Things look a little different here in Massachusetts. For starters, we produce more trash (as of 2011: US 4.4 lbs/person/day; Sweden 2.8 lbs/person/day). Out of the total 8 million tons of waste that we generate yearly in MA alone, one third is composted or recycled. The rest, enough to fill 74 Fenway Parks to the brim, is burned in municipal waste combustors, buried in lined landfills, or transported to out-of-state disposal facilities. There are 7 waste-to-energy incinerators in Massachusetts, and they take on about 3.3 million tons of garbage per year.

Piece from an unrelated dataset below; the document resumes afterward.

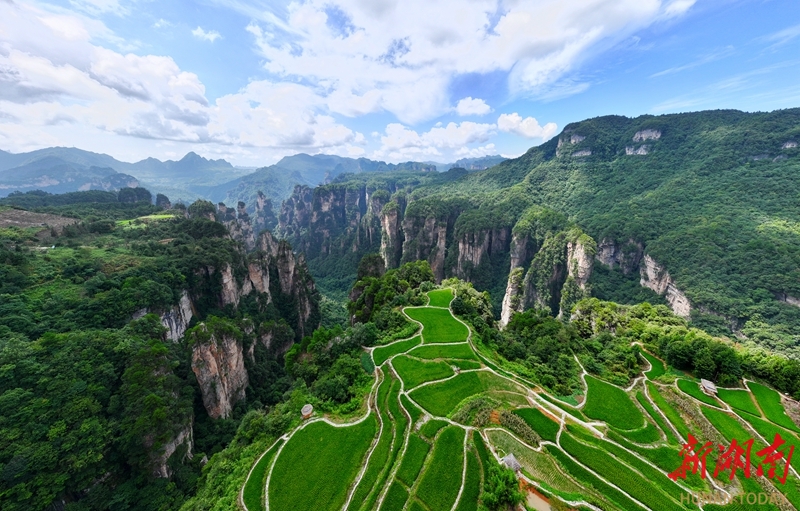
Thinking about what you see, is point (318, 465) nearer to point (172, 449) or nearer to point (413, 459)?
point (413, 459)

Currently, about 2.4 million tons of trash per year are dumped in Massachusetts’ 23 active landfills. The state also has a grand total of 894 inactive and closed landfills and dumping grounds, hundreds of which are still ‘incomplete’ (matter is still decomposing) and ‘uncapped’ (not sealed off).

Landfills, and even more so simple dumps, are problematic for various reasons. For example, waste of land, and contamination of drinking water as well as other environmental problems if there is leaching. Landfills also give off methane, a powerful ‘greenhouse gas’. And, they are a large cost for the taxpayer wallet.

But things are looking brighter for the future. Massachusetts has decided to implement a ‘path to zero waste‘. Among its goals are to reduce solid waste disposal by 30% until 2020 (80% by 2050), continue to divert toxic substances from the solid waste stream and ultimately eliminate them, maximize recycling and composting, stimulate greater reuse of materials, encourage innovative and alternative technologies for solid waste combustion and conversion of trash to energy or fuel, and to create new ‘green’ jobs.

Trash is not so much a problem of a state or a country: it my problem, your problem, our problem. And our chance as well.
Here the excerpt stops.